Also in Mogaji V. Odofin & Ors. (supra) the Supreme Court stated the approach a trial Judge should adopt in arriving at its decision. That is:

“(a) he should first of all put the totality of the evidence adduced by both parties in an imaginary scale, he will put the evidence adduced by the plaintiff on one side of the scale and that of the defendant on the other side and weigh them together;

(c) he will then see which is heavier, not by the number of witnesses called by each party but by the quality of the probative value of the testimony of those witnesses.”

That is what is meant when it is said that a civil case is decided on the balance of probabilities.

In the instant case on appeal, the above procedure was not followed at all by the trial court. Invariably when a trial court fails to evaluate the evidence adduced by witnesses before it, it would arrive at a wrong or erroneous conclusion. In the instant case on appeal, it was no surprise that the trial court could neither make any finding nor deliver a good judgment.

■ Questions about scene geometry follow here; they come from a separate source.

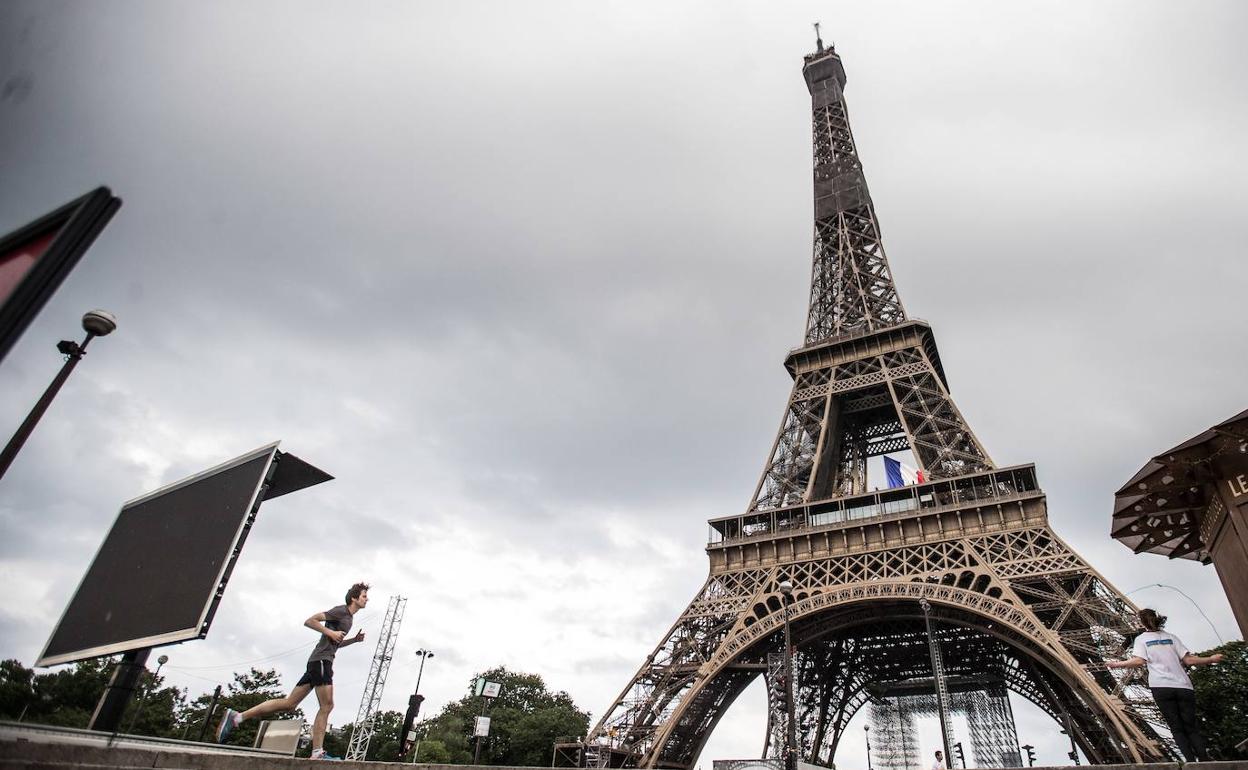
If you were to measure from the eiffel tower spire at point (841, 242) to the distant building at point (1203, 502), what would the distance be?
28.0 m

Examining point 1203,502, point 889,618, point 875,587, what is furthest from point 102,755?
point 889,618

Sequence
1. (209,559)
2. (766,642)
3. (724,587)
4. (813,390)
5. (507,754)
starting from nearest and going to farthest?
1. (209,559)
2. (766,642)
3. (724,587)
4. (813,390)
5. (507,754)

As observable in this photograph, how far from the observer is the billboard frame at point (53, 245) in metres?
1.76

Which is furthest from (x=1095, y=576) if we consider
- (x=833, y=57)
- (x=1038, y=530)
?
(x=833, y=57)

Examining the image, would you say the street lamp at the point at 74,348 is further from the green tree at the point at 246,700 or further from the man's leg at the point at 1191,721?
the green tree at the point at 246,700

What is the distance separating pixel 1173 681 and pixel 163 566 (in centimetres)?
1025

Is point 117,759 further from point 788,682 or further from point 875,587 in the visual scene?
point 875,587

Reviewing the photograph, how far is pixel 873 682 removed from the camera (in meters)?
37.4

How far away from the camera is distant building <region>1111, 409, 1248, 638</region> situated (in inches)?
350

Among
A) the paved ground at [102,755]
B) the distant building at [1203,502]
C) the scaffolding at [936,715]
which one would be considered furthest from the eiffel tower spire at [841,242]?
the paved ground at [102,755]

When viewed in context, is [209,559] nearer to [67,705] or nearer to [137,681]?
[137,681]

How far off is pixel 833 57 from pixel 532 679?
65462 millimetres

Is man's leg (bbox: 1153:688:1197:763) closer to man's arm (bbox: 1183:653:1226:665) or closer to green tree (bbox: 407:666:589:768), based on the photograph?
man's arm (bbox: 1183:653:1226:665)

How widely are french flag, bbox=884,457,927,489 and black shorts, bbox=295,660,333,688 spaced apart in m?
28.0
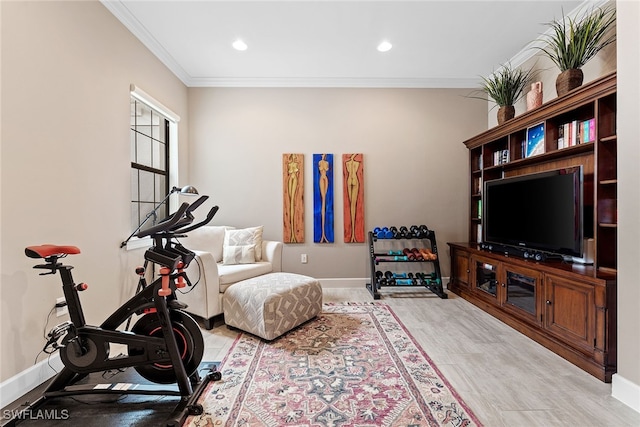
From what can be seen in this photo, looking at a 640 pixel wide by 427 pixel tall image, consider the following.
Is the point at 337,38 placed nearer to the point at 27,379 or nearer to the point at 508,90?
the point at 508,90

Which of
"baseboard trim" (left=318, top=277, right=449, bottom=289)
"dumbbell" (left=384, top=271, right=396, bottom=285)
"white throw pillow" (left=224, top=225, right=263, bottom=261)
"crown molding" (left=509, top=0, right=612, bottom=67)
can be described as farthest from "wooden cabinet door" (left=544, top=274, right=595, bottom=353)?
"white throw pillow" (left=224, top=225, right=263, bottom=261)

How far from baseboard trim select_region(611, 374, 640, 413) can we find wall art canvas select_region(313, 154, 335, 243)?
109 inches

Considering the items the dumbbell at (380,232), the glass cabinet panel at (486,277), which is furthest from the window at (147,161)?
the glass cabinet panel at (486,277)

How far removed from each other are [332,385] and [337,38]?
10.2 feet

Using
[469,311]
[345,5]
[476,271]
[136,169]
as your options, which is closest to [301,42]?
[345,5]

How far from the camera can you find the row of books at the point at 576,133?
214 cm

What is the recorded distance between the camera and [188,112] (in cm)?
375

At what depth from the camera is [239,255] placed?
314 cm

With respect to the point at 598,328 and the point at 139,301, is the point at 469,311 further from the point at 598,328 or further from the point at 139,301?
the point at 139,301

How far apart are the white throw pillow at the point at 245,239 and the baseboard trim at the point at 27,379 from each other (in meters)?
1.65

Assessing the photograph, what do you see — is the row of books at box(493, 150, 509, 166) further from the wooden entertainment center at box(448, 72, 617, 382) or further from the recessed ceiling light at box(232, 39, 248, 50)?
the recessed ceiling light at box(232, 39, 248, 50)

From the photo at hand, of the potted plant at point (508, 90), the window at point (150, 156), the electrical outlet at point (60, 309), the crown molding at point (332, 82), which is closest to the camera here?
the electrical outlet at point (60, 309)

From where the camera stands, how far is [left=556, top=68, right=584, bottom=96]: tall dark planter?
7.42 ft

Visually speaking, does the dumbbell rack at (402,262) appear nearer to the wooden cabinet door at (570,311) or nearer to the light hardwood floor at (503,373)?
the light hardwood floor at (503,373)
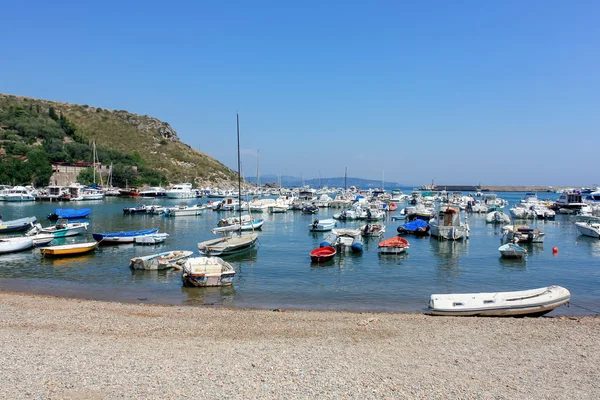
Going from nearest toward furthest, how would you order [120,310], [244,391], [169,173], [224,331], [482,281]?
[244,391]
[224,331]
[120,310]
[482,281]
[169,173]

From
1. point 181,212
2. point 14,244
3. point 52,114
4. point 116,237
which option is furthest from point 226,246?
point 52,114

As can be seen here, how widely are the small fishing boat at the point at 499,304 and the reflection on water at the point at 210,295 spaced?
891cm

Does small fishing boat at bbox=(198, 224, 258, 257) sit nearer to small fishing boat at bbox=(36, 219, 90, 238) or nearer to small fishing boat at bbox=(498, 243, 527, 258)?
small fishing boat at bbox=(36, 219, 90, 238)

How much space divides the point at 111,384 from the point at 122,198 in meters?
103

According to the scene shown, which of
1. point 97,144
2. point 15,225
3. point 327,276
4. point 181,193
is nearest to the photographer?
point 327,276

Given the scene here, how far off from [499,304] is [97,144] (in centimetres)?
14166

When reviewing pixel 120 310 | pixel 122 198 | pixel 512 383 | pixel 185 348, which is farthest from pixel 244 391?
pixel 122 198

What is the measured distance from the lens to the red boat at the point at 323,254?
29922mm

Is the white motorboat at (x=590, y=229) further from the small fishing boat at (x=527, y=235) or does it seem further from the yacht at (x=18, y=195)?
the yacht at (x=18, y=195)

Bearing the above in mind the judgment of the learned trial Judge is imperfect, perverse and it cannot stand. See Karibo V. Grend (1992) 9 LRCN 766 and Atoyebi V. Gov. of Oyo State (1994) 17 LRCN 73.

Ordinarily, where the trial court fails woefully to evaluate and appraise the evidence of witnesses adduced before it or to make any findings, the judgment of that court should be set aside and a retrial ordered.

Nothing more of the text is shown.